For one, electric vehicles are more expensive to manufacture, a result of advanced technology and pricey sub-systems present in every EV (parts that are absent in ICE vehicles). An EV is also built from a smaller number of parts than ICE vehicles. Therefore, in the event of an accident, it is probable that a larger and more expensive part will need to be replaced. 

For instance, for some vehicles the lithium battery of an EV accounts for about 25 percent of the vehicle’s value. In the case of a severe accident, if the battery as well as secondary assemblies need replacement, the chances for a total loss claim increase significantly. EVs are also heavier than traditional vehicles, which means that the passengers of EVs are more protected during a crash but those in the other vehicle are more prone to injury because of the EV’s weight. These factors, of course, have an effect on the price of a policy.

A 2020 study from the Highway Loss Data Institute found that electric vehicles were tied to about 20% fewer claims than similar vehicles running on gas. The US National Bureau of Economic Research (NBER) reasons this is because an EV can slow down faster than a traditional automobile. As well, since the battery of an EV has limited range, and many countries (including Israel) don’t yet possess a national charging infrastructure, road time, and therefore the potential for accidents, decreases.

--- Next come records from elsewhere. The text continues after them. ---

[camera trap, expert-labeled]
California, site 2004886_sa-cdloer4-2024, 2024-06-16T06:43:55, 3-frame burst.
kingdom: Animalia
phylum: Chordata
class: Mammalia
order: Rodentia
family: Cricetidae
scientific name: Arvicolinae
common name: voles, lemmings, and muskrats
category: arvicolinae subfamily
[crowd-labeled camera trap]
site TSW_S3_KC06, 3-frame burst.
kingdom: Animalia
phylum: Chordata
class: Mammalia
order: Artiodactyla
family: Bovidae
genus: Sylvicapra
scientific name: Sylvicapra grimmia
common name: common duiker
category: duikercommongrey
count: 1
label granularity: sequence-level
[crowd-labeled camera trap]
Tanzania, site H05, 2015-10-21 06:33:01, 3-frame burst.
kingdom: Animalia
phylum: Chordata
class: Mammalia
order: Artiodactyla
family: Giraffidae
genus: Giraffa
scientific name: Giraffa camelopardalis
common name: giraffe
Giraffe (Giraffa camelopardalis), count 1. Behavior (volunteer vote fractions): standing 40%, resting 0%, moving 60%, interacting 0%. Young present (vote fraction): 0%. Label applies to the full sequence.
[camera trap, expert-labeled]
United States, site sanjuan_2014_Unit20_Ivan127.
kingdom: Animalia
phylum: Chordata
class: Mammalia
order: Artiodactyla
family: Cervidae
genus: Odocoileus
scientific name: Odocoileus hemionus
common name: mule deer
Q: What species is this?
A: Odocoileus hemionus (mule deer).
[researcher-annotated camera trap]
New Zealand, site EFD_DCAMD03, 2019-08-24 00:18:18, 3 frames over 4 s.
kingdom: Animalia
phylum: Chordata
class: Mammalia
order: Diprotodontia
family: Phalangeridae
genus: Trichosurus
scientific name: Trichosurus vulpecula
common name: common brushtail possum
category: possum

But as might be expected, when EVs do get into accidents, they do incur more damage. 

Other Risk Factors

In addition to gauging the risk associated with accidents and replacing parts, Israeli insurance companies must also take into account factors that accompany IOT-enabled devices. Cyber-hacking of vehicles, for example, is a small but concerning issue. In the absence of regulatory laws in Israel, it is unclear at this time if the insurer will be liable in such an incident and how that might affect the cost of policies. 

Supply and demand also plays a role in setting prices. The worldwide supply chain crisis, and the Covid-19 pandemic, has resulted in production interruptions and a shortage of raw materials, including chips, spare parts and other components. In the interim, this shortage will increase the cost of insurance.

Growth Potential Is Great 

The widespread adoption of electric vehicles has aroused enthusiasm among buyers who are thirsty for innovation and want to do their part in protecting the environment. 

Insurance companies that understand the growth potential of the electric vehicle market, and want to insure these cars, must undertake an in-depth study to understand the risks associated with EVs while continuing to collect information from existing policies. In this way, insurers can determine a long-term strategy while pricing policies in the immediate and interim phases accurately. This approach allows growth in the EV insurance market and protects companies from incurring significant losses.